- _WHAT YOU HAVE TO DO_
Go through the records below and restate each one word for word.

- _TASK MATERIAL_
○ ○ ○ ○ ○ ○ ○

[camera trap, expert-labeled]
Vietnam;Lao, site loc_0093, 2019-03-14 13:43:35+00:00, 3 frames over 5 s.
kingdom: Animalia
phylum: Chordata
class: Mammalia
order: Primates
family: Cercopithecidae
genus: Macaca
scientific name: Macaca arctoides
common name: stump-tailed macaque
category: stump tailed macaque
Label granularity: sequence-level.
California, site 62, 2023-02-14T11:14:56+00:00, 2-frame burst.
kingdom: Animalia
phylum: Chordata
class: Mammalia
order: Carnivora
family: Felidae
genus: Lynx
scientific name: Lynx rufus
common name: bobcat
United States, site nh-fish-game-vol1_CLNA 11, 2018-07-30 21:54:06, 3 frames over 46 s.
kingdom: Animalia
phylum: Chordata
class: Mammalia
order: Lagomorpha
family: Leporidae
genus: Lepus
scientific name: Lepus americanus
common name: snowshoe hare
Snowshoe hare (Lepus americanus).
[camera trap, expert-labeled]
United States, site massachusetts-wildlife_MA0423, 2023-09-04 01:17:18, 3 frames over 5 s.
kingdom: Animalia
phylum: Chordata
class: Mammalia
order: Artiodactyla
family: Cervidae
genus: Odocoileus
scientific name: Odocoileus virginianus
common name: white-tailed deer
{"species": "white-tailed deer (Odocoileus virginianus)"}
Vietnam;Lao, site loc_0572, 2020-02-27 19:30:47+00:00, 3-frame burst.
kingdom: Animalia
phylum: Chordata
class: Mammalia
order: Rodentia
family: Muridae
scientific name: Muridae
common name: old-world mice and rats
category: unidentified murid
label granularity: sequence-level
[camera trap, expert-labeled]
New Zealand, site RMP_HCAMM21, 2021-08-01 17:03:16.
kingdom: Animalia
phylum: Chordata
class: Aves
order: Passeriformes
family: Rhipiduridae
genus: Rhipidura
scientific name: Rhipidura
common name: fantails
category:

○ ○ ○ ○ ○ ○ ○

- _WORKED SOLUTION_
[camera trap, expert-labeled]
Vietnam;Lao, site loc_0093, 2019-03-14 13:43:35+00:00, 3 frames over 5 s.
kingdom: Animalia
phylum: Chordata
class: Mammalia
order: Primates
family: Cercopithecidae
genus: Macaca
scientific name: Macaca arctoides
common name: stump-tailed macaque
category: stump tailed macaque
Label granularity: sequence-level.
California, site 62, 2023-02-14T11:14:56+00:00, 2-frame burst.
kingdom: Animalia
phylum: Chordata
class: Mammalia
order: Carnivora
family: Felidae
genus: Lynx
scientific name: Lynx rufus
common name: bobcat
United States, site nh-fish-game-vol1_CLNA 11, 2018-07-30 21:54:06, 3 frames over 46 s.
kingdom: Animalia
phylum: Chordata
class: Mammalia
order: Lagomorpha
family: Leporidae
genus: Lepus
scientific name: Lepus americanus
common name: snowshoe hare
Snowshoe hare (Lepus americanus).
[camera trap, expert-labeled]
United States, site massachusetts-wildlife_MA0423, 2023-09-04 01:17:18, 3 frames over 5 s.
kingdom: Animalia
phylum: Chordata
class: Mammalia
order: Artiodactyla
family: Cervidae
genus: Odocoileus
scientific name: Odocoileus virginianus
common name: white-tailed deer
{"species": "white-tailed deer (Odocoileus virginianus)"}
Vietnam;Lao, site loc_0572, 2020-02-27 19:30:47+00:00, 3-frame burst.
kingdom: Animalia
phylum: Chordata
class: Mammalia
order: Rodentia
family: Muridae
scientific name: Muridae
common name: old-world mice and rats
category: unidentified murid
label granularity: sequence-level
[camera trap, expert-labeled]
New Zealand, site RMP_HCAMM21, 2021-08-01 17:03:16.
kingdom: Animalia
phylum: Chordata
class: Aves
order: Passeriformes
family: Rhipiduridae
genus: Rhipidura
scientific name: Rhipidura
common name: fantails
category:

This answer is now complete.